### Task instructions
Copy out the lines of the material below verbatim, beginning at the line containing "Between warning sticker" and continuing through the line containing "0.01 metres".

### Excerpts from a spatial dataset
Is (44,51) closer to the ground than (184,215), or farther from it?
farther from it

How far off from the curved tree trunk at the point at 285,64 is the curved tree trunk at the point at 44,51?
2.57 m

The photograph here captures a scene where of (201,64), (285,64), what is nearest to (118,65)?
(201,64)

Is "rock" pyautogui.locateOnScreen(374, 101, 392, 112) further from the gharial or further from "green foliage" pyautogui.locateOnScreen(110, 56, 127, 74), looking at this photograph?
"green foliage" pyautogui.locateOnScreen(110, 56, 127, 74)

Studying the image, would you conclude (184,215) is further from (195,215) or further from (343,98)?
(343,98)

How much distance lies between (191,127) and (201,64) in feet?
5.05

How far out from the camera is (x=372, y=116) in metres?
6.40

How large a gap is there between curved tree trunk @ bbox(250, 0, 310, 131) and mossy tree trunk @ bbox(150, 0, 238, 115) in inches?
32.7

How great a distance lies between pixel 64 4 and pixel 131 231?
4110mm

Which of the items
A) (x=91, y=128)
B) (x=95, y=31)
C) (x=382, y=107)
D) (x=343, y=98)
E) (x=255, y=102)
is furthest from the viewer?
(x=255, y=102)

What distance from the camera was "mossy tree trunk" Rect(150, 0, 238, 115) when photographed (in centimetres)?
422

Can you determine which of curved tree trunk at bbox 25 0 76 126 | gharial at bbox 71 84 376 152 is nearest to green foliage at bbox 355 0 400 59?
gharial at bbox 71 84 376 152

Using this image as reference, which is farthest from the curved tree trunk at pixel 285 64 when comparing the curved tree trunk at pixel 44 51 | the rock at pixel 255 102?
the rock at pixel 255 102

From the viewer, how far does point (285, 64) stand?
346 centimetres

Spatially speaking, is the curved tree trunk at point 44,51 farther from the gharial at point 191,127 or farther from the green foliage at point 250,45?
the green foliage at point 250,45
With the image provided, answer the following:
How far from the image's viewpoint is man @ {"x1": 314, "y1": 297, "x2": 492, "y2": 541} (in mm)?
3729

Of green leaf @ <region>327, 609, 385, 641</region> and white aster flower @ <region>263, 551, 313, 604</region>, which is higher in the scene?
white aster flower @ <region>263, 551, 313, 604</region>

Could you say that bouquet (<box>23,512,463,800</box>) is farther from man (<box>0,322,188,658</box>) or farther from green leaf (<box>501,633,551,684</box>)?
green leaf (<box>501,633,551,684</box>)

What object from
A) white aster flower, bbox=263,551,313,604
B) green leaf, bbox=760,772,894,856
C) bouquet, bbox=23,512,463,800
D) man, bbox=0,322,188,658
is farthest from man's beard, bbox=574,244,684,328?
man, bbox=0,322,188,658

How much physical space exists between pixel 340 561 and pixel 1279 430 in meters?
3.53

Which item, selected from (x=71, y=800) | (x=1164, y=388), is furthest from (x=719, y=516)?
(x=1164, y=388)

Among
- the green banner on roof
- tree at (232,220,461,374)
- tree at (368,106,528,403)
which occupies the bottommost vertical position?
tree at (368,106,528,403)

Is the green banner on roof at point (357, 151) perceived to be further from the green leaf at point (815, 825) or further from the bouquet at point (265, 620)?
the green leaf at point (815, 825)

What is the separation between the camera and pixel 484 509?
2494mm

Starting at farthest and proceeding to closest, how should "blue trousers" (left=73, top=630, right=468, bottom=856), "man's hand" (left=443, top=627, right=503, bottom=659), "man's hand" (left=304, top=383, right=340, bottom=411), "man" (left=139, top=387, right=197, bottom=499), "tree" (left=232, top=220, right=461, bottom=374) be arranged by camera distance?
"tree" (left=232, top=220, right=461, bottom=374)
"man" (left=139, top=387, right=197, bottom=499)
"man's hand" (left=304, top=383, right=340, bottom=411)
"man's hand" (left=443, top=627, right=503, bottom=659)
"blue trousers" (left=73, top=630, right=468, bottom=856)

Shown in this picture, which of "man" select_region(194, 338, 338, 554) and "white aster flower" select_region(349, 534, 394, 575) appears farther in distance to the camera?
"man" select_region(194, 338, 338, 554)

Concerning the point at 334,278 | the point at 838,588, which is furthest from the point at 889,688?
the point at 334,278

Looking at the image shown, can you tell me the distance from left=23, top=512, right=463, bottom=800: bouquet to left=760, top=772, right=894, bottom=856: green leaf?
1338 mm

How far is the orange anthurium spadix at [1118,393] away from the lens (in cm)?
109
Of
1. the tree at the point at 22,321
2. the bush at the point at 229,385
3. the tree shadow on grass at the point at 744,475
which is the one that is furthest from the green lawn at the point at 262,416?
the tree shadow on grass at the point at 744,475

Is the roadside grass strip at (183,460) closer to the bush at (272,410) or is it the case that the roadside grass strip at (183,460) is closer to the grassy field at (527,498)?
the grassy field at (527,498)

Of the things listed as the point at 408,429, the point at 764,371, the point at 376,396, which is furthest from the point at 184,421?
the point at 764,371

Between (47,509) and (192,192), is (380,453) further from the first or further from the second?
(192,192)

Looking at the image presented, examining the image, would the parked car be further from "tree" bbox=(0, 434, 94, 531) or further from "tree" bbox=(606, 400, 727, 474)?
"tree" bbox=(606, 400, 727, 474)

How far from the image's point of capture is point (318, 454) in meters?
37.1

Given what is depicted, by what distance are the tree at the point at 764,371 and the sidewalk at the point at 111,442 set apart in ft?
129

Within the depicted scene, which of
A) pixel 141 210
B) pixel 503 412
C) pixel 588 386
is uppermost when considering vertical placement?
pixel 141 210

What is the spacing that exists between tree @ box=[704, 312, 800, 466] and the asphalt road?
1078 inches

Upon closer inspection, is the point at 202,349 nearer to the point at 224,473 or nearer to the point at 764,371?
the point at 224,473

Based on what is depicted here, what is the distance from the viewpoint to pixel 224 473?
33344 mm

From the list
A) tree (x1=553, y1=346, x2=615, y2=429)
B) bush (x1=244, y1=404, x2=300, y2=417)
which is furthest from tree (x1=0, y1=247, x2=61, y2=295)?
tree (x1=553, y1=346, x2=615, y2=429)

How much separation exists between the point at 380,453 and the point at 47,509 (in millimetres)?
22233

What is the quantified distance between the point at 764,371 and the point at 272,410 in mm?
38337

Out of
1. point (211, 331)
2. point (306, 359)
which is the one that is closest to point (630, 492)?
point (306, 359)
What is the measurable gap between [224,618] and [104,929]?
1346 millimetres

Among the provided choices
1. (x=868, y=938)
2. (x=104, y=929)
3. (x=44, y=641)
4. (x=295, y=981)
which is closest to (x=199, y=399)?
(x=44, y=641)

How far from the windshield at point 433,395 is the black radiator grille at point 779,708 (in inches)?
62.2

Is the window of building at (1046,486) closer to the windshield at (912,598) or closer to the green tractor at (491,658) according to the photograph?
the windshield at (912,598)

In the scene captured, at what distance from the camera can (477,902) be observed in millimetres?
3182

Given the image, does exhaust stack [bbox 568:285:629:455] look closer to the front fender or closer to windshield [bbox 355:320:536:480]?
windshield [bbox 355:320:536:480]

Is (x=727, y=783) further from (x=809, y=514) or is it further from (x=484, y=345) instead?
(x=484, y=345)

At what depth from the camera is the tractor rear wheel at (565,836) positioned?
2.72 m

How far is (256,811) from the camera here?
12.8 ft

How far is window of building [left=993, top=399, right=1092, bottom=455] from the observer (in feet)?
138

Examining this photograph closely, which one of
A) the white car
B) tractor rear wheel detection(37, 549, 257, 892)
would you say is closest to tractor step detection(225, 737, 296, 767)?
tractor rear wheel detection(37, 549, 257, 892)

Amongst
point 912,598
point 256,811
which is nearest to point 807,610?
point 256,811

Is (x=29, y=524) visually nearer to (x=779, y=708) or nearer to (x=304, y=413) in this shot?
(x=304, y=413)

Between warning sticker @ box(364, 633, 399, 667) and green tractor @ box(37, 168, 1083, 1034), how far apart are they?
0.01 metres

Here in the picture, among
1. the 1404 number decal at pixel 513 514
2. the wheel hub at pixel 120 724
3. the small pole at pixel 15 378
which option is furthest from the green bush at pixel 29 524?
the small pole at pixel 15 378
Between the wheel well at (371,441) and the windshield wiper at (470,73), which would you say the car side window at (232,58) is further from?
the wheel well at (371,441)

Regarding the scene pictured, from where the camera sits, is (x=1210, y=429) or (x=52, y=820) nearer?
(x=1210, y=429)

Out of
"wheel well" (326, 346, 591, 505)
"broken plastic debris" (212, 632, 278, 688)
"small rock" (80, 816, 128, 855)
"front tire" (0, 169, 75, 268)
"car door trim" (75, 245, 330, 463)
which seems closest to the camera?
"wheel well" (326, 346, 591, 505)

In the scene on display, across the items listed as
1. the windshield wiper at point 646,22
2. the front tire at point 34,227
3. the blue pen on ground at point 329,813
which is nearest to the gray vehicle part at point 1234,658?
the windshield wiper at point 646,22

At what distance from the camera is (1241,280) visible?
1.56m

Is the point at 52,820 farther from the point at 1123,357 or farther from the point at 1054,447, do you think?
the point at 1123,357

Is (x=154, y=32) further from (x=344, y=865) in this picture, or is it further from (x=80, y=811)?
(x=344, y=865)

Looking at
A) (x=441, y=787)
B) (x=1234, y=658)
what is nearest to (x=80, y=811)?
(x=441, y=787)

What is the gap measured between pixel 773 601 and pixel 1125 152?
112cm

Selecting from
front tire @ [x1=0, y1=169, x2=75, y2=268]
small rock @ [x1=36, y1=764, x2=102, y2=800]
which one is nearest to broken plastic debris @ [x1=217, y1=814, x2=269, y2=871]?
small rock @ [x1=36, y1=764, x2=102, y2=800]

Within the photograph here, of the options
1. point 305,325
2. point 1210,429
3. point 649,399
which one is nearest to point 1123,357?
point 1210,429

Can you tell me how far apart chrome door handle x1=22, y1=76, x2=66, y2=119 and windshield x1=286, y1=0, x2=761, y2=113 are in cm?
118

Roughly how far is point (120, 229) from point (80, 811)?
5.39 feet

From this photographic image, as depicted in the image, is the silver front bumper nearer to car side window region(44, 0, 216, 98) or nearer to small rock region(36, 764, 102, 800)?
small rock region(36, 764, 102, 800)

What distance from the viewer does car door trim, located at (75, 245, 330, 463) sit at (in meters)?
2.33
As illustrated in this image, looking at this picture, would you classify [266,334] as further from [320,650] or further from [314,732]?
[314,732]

### Completed task
Between warning sticker @ box(364, 633, 399, 667) and green tractor @ box(37, 168, 1083, 1034), how far apart are they?
0.01 metres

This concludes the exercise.